The many lost industries, closed plants and factories, once provided living wages and self-supporting opportunities that covered all education and skill levels. And now, we no longer produce what we use and consume. In addition, we off-shore out-source jobs, import labor, and have millions of illegal immigrants living and working in this country.The majority of jobs available now are low-wage, part-time, and temporary employment. College grads are living with parents and working at McDonalds. Employers are now producing more with less employees, and technology, automation, and innovation has replaced many workers. Also, we have engineers, programmers, and other highly skilled workers being replaced with cheaper foreign labor, imported by corporations looking to increase profits.

Meanwhile, as our population rapidly increases, so does the number in our work force. As we increase the population and our work force, the number of available jobs decrease.

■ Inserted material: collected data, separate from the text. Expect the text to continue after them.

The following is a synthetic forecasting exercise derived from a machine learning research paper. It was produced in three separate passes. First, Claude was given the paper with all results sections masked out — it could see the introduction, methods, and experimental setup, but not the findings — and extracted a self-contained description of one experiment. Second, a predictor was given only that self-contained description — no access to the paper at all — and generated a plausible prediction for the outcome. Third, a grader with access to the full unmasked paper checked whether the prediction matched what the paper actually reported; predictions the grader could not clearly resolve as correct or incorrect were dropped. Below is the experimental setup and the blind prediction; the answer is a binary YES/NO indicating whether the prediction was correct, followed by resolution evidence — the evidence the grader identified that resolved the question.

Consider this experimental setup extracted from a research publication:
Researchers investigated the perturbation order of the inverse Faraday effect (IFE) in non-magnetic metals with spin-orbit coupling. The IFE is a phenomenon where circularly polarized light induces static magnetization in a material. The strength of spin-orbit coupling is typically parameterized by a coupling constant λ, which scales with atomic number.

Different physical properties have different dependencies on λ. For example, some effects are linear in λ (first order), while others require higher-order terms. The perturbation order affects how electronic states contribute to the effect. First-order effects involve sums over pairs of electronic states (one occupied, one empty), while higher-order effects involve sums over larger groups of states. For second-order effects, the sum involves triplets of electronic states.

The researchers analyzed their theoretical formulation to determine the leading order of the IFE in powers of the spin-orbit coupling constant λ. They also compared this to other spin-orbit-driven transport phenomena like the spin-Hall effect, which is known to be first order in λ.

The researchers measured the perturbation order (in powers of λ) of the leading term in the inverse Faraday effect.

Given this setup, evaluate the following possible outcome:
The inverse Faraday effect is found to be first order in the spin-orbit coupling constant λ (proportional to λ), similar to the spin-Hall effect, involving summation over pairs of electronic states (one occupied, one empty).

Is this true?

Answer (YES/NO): NO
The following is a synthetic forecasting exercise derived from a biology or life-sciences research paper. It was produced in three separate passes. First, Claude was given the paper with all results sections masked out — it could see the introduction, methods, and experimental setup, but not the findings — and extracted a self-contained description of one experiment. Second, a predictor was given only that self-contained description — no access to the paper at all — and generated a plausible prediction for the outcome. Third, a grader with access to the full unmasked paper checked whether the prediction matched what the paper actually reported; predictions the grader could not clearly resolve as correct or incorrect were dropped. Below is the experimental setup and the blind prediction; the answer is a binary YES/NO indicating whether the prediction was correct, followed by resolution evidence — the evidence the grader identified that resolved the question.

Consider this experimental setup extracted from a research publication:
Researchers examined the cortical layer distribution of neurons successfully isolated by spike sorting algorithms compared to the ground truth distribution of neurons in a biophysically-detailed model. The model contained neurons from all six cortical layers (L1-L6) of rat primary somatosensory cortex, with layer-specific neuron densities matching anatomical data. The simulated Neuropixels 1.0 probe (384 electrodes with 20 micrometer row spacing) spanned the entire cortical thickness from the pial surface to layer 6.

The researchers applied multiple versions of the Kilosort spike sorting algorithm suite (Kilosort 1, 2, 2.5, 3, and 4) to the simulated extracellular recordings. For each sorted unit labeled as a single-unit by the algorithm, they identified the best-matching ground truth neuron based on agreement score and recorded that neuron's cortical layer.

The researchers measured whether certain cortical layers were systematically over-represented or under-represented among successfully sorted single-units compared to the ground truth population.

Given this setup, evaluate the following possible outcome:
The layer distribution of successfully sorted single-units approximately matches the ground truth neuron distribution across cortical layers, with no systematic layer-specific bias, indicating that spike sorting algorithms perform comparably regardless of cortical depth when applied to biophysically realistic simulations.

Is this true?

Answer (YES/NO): NO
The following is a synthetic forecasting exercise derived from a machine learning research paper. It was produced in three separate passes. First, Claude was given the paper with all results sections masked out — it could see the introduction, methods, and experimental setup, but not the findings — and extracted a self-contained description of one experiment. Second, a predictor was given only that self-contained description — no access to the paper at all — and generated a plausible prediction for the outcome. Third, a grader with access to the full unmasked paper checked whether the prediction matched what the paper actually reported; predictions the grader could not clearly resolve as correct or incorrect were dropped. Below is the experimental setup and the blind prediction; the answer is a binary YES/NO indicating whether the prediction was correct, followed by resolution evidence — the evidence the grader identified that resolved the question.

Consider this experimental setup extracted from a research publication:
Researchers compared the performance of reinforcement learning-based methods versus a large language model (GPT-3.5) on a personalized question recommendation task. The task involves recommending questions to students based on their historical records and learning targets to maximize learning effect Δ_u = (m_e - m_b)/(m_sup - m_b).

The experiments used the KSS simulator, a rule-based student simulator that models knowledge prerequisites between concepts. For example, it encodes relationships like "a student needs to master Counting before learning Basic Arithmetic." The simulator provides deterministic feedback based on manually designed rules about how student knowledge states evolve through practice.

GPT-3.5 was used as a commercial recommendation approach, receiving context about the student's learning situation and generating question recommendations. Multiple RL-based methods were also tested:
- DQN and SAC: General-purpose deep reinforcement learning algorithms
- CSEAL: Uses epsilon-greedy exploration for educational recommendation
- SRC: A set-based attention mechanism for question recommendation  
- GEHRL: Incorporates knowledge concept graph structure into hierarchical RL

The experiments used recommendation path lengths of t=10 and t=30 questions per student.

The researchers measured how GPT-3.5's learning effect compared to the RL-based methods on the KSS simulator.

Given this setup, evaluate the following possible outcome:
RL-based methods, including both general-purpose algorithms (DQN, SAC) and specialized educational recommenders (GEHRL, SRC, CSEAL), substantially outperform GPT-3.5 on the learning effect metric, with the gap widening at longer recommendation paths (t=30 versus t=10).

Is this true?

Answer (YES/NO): NO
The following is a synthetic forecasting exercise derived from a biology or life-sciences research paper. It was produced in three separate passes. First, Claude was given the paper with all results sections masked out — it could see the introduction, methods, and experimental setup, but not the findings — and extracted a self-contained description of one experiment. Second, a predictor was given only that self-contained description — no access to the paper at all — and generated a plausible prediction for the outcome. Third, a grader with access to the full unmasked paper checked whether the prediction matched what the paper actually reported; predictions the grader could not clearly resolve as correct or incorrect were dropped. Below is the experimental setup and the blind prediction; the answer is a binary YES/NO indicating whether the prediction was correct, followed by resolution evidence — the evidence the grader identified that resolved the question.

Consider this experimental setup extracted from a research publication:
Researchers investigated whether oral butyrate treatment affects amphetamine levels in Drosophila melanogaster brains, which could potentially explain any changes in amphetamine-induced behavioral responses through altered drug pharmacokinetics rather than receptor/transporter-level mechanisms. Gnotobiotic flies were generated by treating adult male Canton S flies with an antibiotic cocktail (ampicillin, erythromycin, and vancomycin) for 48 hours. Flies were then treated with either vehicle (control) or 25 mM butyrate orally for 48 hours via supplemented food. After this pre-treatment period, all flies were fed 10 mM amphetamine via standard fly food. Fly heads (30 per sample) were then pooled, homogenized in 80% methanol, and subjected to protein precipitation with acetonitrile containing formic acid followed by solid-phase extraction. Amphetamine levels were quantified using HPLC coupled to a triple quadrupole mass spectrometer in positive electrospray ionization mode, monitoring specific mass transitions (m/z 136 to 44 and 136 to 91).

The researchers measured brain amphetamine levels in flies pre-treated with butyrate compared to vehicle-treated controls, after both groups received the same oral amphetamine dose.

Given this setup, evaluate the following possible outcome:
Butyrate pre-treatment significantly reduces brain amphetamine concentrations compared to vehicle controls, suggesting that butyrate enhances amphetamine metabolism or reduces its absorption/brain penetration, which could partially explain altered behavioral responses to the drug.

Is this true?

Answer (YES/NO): NO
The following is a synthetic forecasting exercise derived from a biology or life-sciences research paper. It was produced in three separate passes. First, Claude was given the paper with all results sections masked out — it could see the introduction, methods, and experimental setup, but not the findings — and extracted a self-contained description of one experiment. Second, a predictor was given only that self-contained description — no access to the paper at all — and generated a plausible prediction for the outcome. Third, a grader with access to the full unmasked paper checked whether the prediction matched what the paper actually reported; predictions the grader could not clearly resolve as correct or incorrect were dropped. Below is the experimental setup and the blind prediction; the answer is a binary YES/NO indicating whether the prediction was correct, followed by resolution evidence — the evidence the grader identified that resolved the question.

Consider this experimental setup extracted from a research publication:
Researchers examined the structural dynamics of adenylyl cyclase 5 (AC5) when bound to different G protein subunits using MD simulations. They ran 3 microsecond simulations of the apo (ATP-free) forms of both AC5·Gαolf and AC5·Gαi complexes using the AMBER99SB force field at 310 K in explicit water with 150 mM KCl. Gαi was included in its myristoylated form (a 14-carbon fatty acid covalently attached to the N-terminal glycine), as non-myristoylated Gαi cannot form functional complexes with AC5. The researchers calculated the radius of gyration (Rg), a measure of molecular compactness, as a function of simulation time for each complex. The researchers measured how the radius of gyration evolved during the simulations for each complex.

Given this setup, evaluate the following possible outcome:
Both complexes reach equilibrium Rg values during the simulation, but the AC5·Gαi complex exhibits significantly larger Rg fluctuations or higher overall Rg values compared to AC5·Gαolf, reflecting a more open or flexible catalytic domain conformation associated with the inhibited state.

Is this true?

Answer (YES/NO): NO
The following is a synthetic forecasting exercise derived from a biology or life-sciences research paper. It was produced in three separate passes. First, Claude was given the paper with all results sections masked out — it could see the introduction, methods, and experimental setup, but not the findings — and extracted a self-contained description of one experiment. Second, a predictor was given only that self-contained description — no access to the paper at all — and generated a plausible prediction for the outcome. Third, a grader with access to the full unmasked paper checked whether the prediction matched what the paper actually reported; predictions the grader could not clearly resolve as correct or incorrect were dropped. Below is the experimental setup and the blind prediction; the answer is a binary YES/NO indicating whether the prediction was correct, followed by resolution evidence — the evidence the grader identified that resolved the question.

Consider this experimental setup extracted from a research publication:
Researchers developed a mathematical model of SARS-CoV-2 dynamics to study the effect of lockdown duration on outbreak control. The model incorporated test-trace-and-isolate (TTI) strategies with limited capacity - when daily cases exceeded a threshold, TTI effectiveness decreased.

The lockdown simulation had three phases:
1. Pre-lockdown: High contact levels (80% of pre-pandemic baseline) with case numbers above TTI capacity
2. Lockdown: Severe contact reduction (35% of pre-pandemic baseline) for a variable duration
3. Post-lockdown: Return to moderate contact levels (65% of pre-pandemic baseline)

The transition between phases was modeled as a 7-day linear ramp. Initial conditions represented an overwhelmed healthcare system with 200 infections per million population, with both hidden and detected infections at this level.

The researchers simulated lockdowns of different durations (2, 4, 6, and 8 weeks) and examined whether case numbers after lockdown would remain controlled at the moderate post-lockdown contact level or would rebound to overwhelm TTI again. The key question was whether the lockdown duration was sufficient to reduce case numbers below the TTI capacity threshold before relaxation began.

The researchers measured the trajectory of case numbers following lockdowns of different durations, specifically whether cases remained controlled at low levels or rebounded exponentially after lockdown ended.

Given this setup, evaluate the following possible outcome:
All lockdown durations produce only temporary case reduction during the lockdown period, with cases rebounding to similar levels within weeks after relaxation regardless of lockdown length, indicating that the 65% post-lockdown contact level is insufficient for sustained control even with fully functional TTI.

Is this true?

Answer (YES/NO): NO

It doesn't take an MIT graduate, nor a Philadelphia lawyer to see and understand the problem. We've been sold out by our government and by corporate America. The term "Global Economy" basically means "equalization to the lowest level", and we're seeing it unfold with each passing day. This economically devastating process will not stop until we once again allow America to produce what America uses and consumes. Otherwise, we're headed straight for third world status, with increased poverty and low-wage employment as the norm.

We've already lost the Middle Class, and soon the poor will become poorer. Government debt can not keep us afloat forever. Lost tax revenue, strain on government assistance programs, and unemployment will eventually catch up with all of us. Corporate greed and the government catering to corporate America will be our economic downfall within a few more years. We already have less home ownership, troubled pension funds, cities going bankrupt, and malls becoming ghost buildings. The construction industry has never recovered, and those workers 50 and older can't find jobs. Employers are offering less company paid benefits, placing an addition burden on workers' income. Workers do not have enough spendable income in their pockets to support the retail market, and we're seeing food, rent, utilities, health care, and higher education costing more.

What we're seeing and experiencing now is as good as it's going to get until the American voters wake up and smells the coffee. If we don't realize the root cause of our problems and address them soon, it'll be too late to repair the damage. The chickens have finally come home to roost.